PITTSBURGH (KDKA) — If it seems like the presidential candidates and their surrogates cannot get enough of Pennsylvania, you are right.
As political editor Jon Delano reports, who visits and where is a key part of the campaigns’ get-out-the-vote plan.
Both President Donald Trump and Joe Biden’s campaigns are traversing the state in a non-stop fervor. At this stage, it is not about persuading voters. It is about getting their voters to actually vote.
When Westmoreland County Commissioner Gina Cerilli and her father virtually welcomed Dr. Jill Biden back to Westmoreland County on Wednesday, the focus was an ethnic one.
“Family, kindness, loyalty, generosity, passion, patriotism, those are the Italian values that my great-great-grandparents brought with them,” Jill Biden said.
Joe Biden knows Trump will carry Westmoreland County, but he wants to cut into Trump’s lead, hence the appeal to Italian Americans, the third-largest ethnic group in the state.
“There are enough votes, just in Westmoreland County, to flip the state,” said Pitt professor Kristin Kanthak.
At the same time, second lady Karen Pence was in Lancaster to increase Republican turnout.
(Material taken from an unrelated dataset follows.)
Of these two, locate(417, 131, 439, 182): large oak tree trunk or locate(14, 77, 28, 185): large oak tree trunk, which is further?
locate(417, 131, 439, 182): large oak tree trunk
“This is a county that is Trump territory,” Kanthak said. “Those are good votes there. They want to see a good turnout.”
On Thursday, Eric Trump will be in Ambridge. Beaver County voted for his father in 2016.
“This is a place where people who haven’t been traditionally Republican voters but may like Trump. They want to see them turn out,” Kanthak said.
For Joe Biden, a key constituency is Black voters, and former President Barack Obama was in Philadephia on Wednesday to boost the Black vote. When Obama ran, two-thirds of Black voters voted. That dropped seven percent four years ago.
“What we saw in 2008 was a massive turnout among African Americans. That has gone back to normal,” Kanthak said.
Normal won’t cut it for Joe Biden or Donald Trump either. We’re also hearing Bernie Sanders will be in the state this weekend for Biden. A good guess is someplace with young people, another key constituency that doesn’t always vote.